-- start of DATA RECORDS --

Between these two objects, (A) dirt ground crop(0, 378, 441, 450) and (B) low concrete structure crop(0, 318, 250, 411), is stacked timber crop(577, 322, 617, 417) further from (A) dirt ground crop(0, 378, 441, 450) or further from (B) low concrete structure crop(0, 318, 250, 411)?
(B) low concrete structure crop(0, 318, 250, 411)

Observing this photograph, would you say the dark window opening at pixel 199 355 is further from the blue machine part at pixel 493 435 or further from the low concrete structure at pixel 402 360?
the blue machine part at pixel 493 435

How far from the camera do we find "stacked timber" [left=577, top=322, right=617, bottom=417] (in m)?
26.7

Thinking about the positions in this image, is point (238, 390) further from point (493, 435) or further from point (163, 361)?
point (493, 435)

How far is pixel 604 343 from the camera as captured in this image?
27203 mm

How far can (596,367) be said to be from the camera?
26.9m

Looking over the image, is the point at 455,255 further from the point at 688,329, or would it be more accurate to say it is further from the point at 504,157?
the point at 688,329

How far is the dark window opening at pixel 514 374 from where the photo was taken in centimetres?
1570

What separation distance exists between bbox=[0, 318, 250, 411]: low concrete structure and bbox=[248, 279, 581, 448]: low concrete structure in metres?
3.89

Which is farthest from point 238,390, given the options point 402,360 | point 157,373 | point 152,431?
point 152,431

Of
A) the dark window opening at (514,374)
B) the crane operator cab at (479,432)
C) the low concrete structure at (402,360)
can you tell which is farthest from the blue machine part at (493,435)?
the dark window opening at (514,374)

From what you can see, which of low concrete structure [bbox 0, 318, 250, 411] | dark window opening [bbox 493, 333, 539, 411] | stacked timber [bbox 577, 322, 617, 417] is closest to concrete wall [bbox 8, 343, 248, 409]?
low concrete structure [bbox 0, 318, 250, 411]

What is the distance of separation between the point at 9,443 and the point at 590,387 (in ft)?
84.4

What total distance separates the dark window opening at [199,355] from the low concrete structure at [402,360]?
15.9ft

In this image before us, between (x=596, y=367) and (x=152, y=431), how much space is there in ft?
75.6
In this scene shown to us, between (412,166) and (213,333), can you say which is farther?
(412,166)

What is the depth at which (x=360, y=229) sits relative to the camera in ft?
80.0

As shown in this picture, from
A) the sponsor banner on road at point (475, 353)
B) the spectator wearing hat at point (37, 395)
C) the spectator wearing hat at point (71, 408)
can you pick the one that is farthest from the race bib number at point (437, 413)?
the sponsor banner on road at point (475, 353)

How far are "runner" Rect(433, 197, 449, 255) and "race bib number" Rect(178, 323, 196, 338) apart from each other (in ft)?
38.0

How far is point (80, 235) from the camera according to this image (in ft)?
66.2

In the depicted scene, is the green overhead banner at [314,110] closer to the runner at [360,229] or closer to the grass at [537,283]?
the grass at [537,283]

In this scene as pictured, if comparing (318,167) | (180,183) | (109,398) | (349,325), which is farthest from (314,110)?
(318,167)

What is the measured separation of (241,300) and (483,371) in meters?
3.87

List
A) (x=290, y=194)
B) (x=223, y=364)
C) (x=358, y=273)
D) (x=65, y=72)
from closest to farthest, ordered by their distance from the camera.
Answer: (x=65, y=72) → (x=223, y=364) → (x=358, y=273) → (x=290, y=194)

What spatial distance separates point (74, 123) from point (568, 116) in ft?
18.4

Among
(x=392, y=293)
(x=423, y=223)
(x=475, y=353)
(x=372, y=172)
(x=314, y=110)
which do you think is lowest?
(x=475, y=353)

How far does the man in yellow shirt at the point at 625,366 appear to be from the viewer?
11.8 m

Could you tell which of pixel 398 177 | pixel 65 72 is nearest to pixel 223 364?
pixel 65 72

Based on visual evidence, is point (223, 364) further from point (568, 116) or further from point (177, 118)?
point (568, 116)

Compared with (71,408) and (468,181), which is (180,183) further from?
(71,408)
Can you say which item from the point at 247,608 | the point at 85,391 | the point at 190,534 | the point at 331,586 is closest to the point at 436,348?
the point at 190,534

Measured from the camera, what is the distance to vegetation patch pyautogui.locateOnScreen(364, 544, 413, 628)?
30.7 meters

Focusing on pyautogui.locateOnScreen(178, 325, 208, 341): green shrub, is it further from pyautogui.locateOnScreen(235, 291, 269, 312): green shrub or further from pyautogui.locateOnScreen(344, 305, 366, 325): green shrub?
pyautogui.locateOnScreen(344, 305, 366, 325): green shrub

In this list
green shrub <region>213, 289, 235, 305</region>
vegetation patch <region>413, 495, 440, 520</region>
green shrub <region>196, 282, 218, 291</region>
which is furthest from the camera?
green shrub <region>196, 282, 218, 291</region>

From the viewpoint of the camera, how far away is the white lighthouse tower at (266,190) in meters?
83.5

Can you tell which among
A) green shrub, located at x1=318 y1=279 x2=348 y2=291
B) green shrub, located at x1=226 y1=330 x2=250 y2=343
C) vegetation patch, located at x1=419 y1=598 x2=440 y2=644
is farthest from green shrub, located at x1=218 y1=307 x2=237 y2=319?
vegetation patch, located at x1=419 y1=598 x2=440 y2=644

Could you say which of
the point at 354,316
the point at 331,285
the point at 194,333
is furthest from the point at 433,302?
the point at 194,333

-- end of DATA RECORDS --

## EXERCISE TASK:
Rewrite the listing above, replacing "stacked timber" with "stacked lumber" everywhere it occurs and changing nothing else.

## FINAL RESULT:
Between these two objects, (A) dirt ground crop(0, 378, 441, 450) and (B) low concrete structure crop(0, 318, 250, 411), is stacked lumber crop(577, 322, 617, 417) further from (A) dirt ground crop(0, 378, 441, 450) or further from (B) low concrete structure crop(0, 318, 250, 411)?
(B) low concrete structure crop(0, 318, 250, 411)

Observing this photograph, would you say the dark window opening at pixel 199 355 is further from the blue machine part at pixel 493 435 or further from the low concrete structure at pixel 402 360?
the blue machine part at pixel 493 435

How far from the camera do we find "stacked lumber" [left=577, top=322, right=617, bottom=417] (in m)?
26.7

Thinking about the positions in this image, is point (238, 390) further from point (493, 435) or further from point (163, 361)?
point (493, 435)

How far is pixel 604 343 from the camera as captured in this image?
27203 mm

How far can (596,367) be said to be from the camera?
26.9m

Looking over the image, is the point at 455,255 further from the point at 688,329, or would it be more accurate to say it is further from the point at 504,157?
the point at 688,329

How far is the dark window opening at pixel 514 374 from where the photo was taken in centimetres?
1570

What separation distance exists between bbox=[0, 318, 250, 411]: low concrete structure and bbox=[248, 279, 581, 448]: low concrete structure in metres?
3.89

Which is farthest from point 238,390, given the options point 402,360 | point 157,373 | point 152,431?
point 152,431

Of
A) the dark window opening at (514,374)
B) the crane operator cab at (479,432)
C) the low concrete structure at (402,360)
can you tell which is farthest from the blue machine part at (493,435)?
the dark window opening at (514,374)

From what you can see, which of low concrete structure [bbox 0, 318, 250, 411] | dark window opening [bbox 493, 333, 539, 411] | stacked lumber [bbox 577, 322, 617, 417] is closest to concrete wall [bbox 8, 343, 248, 409]?
low concrete structure [bbox 0, 318, 250, 411]

What is the distance of separation between the point at 9,443 and the point at 590,387 (in ft)?
84.4

What total distance separates the dark window opening at [199,355] from the low concrete structure at [402,360]?
15.9ft

In this image before us, between (x=596, y=367) and (x=152, y=431), how much space is there in ft?
75.6
In this scene shown to us, between (412,166) and (213,333), can you say which is farther?
(412,166)

What is the depth at which (x=360, y=229) sits relative to the camera in ft?
80.0

As shown in this picture, from
A) the sponsor banner on road at point (475, 353)
B) the spectator wearing hat at point (37, 395)
C) the spectator wearing hat at point (71, 408)
can you pick the one that is farthest from the race bib number at point (437, 413)?
the sponsor banner on road at point (475, 353)

How far are "runner" Rect(433, 197, 449, 255) and "race bib number" Rect(178, 323, 196, 338) apart from each other (in ft)?
38.0

How far is point (80, 235) from the camera according to this image (in ft)?
66.2

In the depicted scene, is the green overhead banner at [314,110] closer to the runner at [360,229] or closer to the grass at [537,283]?
the grass at [537,283]

In this scene as pictured, if comparing (318,167) | (180,183) | (109,398) | (349,325), which is farthest from (314,110)?
(318,167)

What is the measured separation of (241,300) and (483,371) in meters?
3.87

List
A) (x=290, y=194)
B) (x=223, y=364)
C) (x=358, y=273)
D) (x=65, y=72)
from closest to farthest, ordered by their distance from the camera.
Answer: (x=65, y=72) → (x=223, y=364) → (x=358, y=273) → (x=290, y=194)

What spatial distance separates point (74, 123) from point (568, 116) in ft?
18.4

Among
(x=392, y=293)
(x=423, y=223)
(x=475, y=353)
(x=372, y=172)
(x=314, y=110)
which do you think is lowest?
(x=475, y=353)

How far does the man in yellow shirt at the point at 625,366 appear to be from the viewer?
11.8 m

Could you tell which of pixel 398 177 | pixel 65 72 is nearest to pixel 223 364?
pixel 65 72

Based on visual evidence, is point (223, 364) further from point (568, 116) or further from point (177, 118)?
point (568, 116)

Compared with (71,408) and (468,181), which is (180,183) further from?
(71,408)
Can you say which item from the point at 247,608 | the point at 85,391 | the point at 190,534 | the point at 331,586 is closest to the point at 436,348?
the point at 190,534

Measured from the camera, what is the distance to vegetation patch pyautogui.locateOnScreen(364, 544, 413, 628)?
30.7 meters

Focusing on pyautogui.locateOnScreen(178, 325, 208, 341): green shrub, is it further from pyautogui.locateOnScreen(235, 291, 269, 312): green shrub or further from pyautogui.locateOnScreen(344, 305, 366, 325): green shrub?
pyautogui.locateOnScreen(344, 305, 366, 325): green shrub

In this list
green shrub <region>213, 289, 235, 305</region>
vegetation patch <region>413, 495, 440, 520</region>
green shrub <region>196, 282, 218, 291</region>
which is furthest from the camera?
green shrub <region>196, 282, 218, 291</region>

From the viewpoint of the camera, how far away is the white lighthouse tower at (266,190) in meters?
83.5

Can you tell which among
A) green shrub, located at x1=318 y1=279 x2=348 y2=291
B) green shrub, located at x1=226 y1=330 x2=250 y2=343
C) vegetation patch, located at x1=419 y1=598 x2=440 y2=644
is farthest from green shrub, located at x1=218 y1=307 x2=237 y2=319?
vegetation patch, located at x1=419 y1=598 x2=440 y2=644

Could you say which of
the point at 354,316
the point at 331,285
the point at 194,333
is furthest from the point at 433,302?
the point at 194,333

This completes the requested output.